Les bébés sont autorisés à s’attacher au sein de leur mère à la demande, les enfants artificiels reçoivent une formule de lait adaptée au régime. Les enfants qui mangent à la table commune limitent strictement l'utilisation d'aliments salés et protéinés.

La préférence est donnée aux produits d'origine végétale, pommes de terre au four (avec peau), œufs. Dans la période aiguë d'insuffisance rénale, la viande, le sel et le poisson sont temporairement exclus du régime et l'enfant reçoit les acides aminés nécessaires à la croissance et au développement de l'organisme de médicaments spéciaux.

Complications de l'insuffisance rénale et autres projections

Dans l'insuffisance rénale aiguë, un certain nombre de complications peuvent entraîner la mort:

  • hyperkaliémie - conduit à un arrêt cardiaque;
  • coma urémique - l'empoisonnement le plus grave de tout l'organisme;
  • la septicémie;
  • défaillance et perturbation de tous les organes internes.

Un tiers des nouveau-nés ayant survécu à une insuffisance rénale aiguë développent une insuffisance rénale chronique et un certain nombre d'autres maladies rénales, y compris un retard de développement de l'organe. Chez les enfants d'âge préscolaire et scolaire, avec un diagnostic opportun et un traitement approprié, le pronostic est favorable, le travail des organes est progressivement rétabli, mais cela peut prendre plus d'un mois.

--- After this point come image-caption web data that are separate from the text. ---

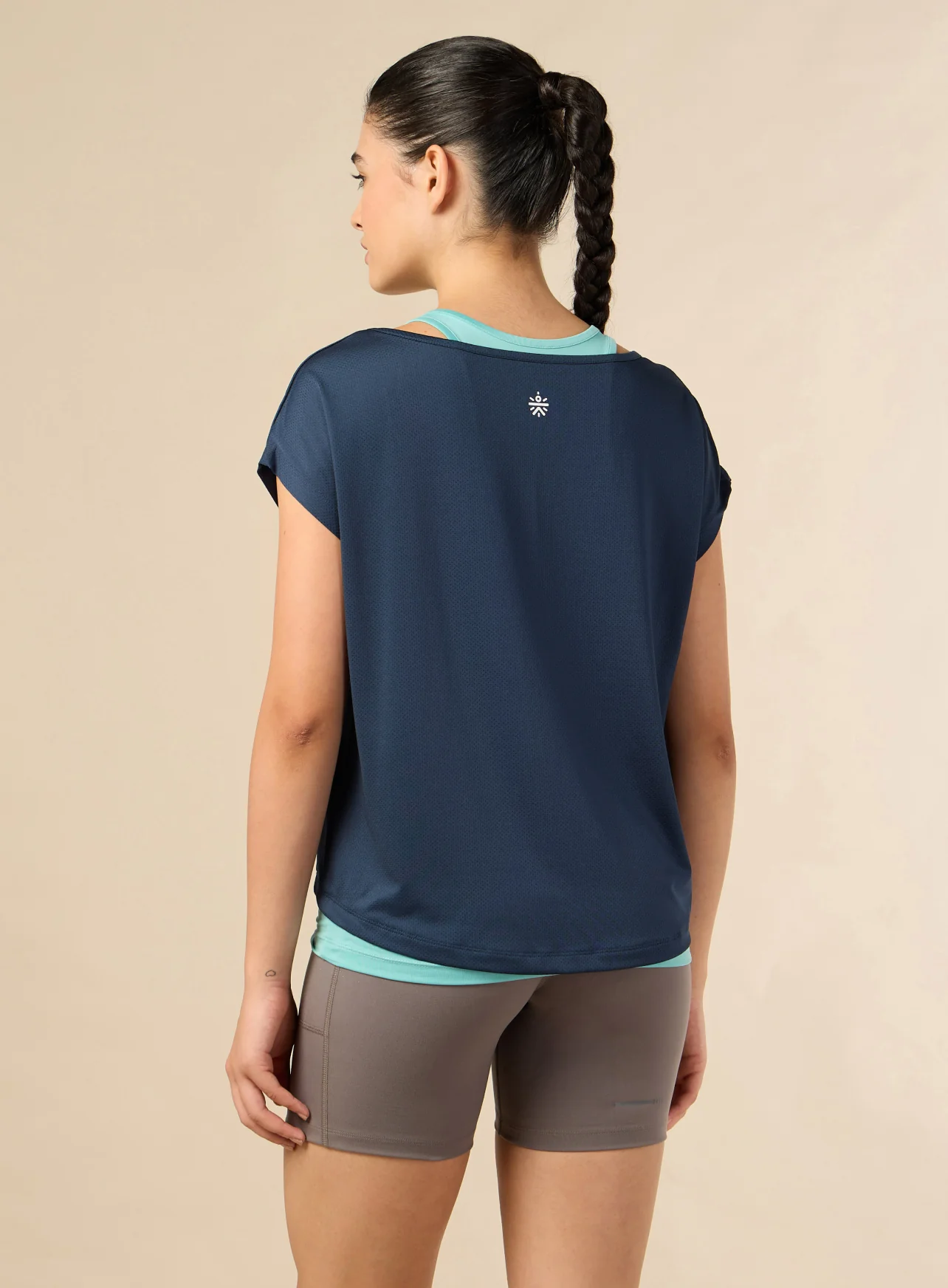 Women's 2in1 Layered Performance Navy T-shirt - Image 6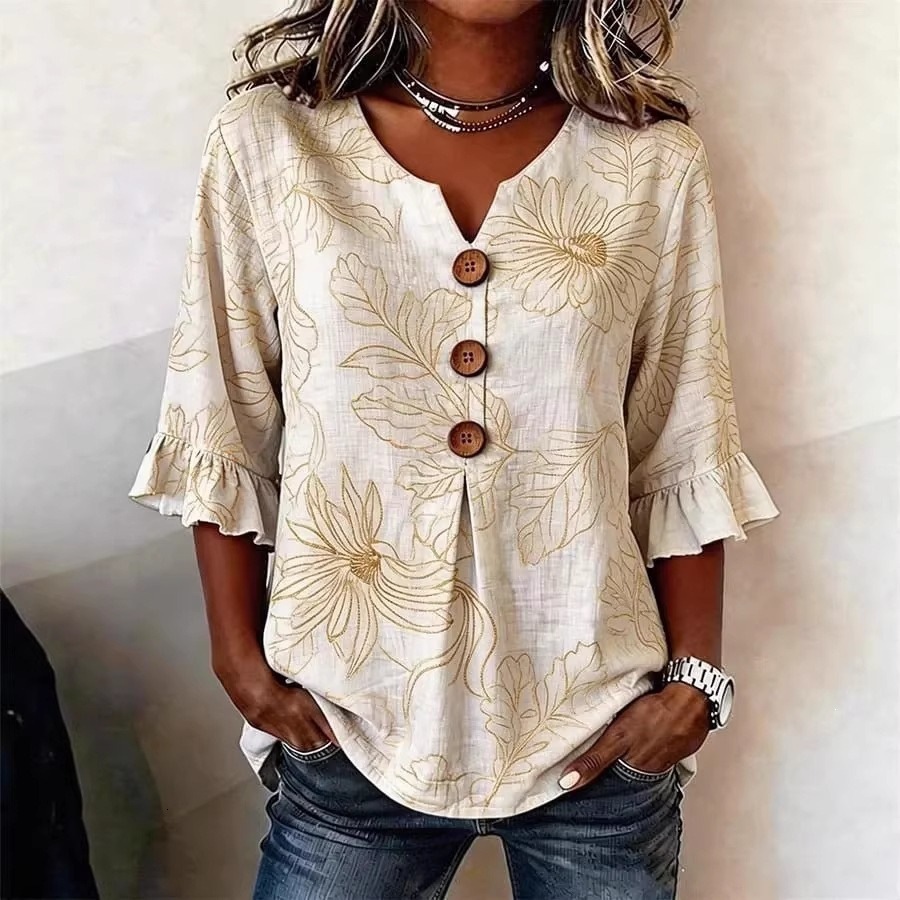 2026 Foreign Trade Lace Sleeve Shirt, Short Sleeve, High-End Loose Versatile Women's Casual Shirt Free Shipping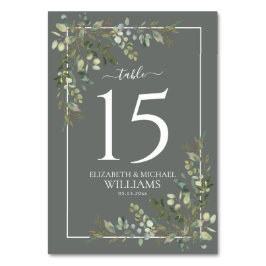 Numeração De Mesa Eucalyptus Botanical Sage Numb de Mesa de Casament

Le pronostic dépend en grande partie du stade auquel l’insuffisance rénale a été diagnostiquée. Par exemple, même lorsqu’une maladie est détectée en phase terminale, le taux de survie du patient, selon les recommandations du médecin et une dialyse régulière, atteint environ 10 à 15 ans. Lorsque le rein d'un donneur est transplanté chez un enfant présentant une insuffisance rénale chronique, un résultat positif et un rétablissement complet sont observés dans 80% des cas.